Evaluation Techniques for Large Language Models – Interview with Rajiv Shah, Hugging Face

In an interview, we sat down with Rajiv Shah, a seasoned Machine Learning Engineer with ten years of experience as a data scientist. Rajiv provides a glimpse into Hugging Face’s role in revolutionizing the open-source AI community. As a former key figure at Hugging Face, Rajiv focused on addressing complex challenges using open-source AI.

Rajiv will also present on “Evaluation Techniques for Large Language Models” at the upcoming Data Innovation Summit 2024. He aims to equip delegates with actionable ideas for building robust models. Moreover, Rajiv sheds light on Hugging Face’s journey, its expansion beyond natural language processing (NLP), and its vibrant open-source community. He also touches upon challenges in evaluating large language models (LLMs). Additionally, he discusses practical applications of AI in enterprise teams and emphasizes the crucial role of interpretability. The interview concludes with his insights into upcoming AI trends, providing a concise yet comprehensive exploration of Hugging Face’s impact.

Hyperight: Can you tell us more about yourself and your organization? What is your professional background and current working focus?

Image of Rajiv Shah, a speaker presenting at the Data Innovation Summit 2024 in Stockholm — Rajiv Shah

Rajiv Shah: For the past decade, my professional background has been in data science. I work at Hugging Face where I help enterprises solve their challenging problems using open source AI.

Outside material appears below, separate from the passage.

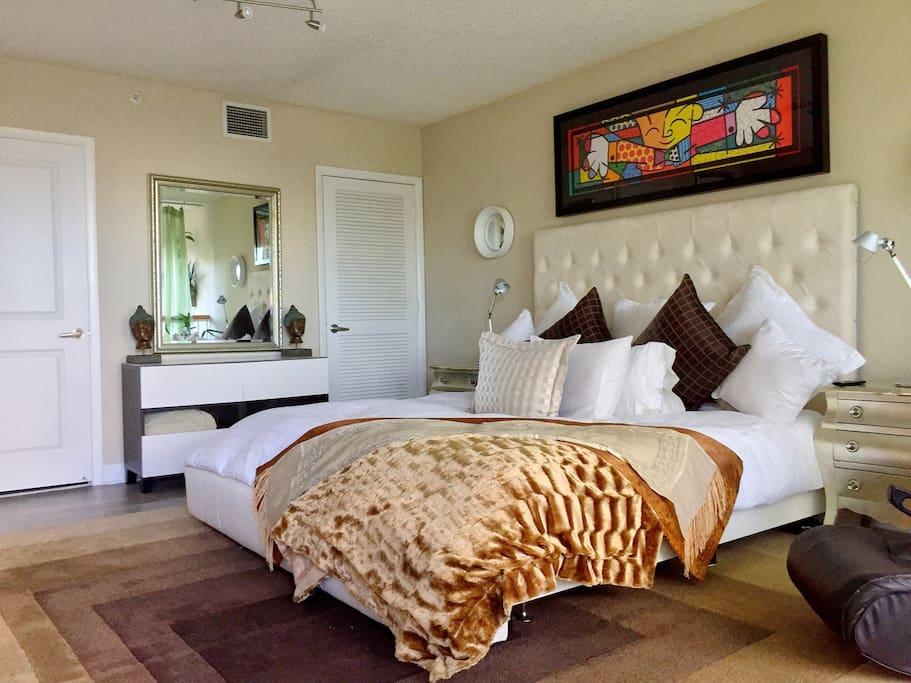 Miami Beach Luxury Town House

As a company, Hugging Face is devoted to building the open source AI community.

Hyperight: During the Data Innovation Summit 2024, you will share more insights on “Evaluation Techniques for Large Language Models“ – a highly relevant and important topic in the realm of LLM revolution. What can the delegates at the event expect from your presentation?

Rajiv Shah: People should walk away with ideas for building better models and having more confidence in them. As AI grows in complexity, it’s more important to ensure it’s actually solving the problem that we care about. Too often I have seen people grab the latest technology. However, a mismatch between its capabilities and end users’ needs hinders widespread usage. Evaluation is a crucial link that helps us build more useful models in less time.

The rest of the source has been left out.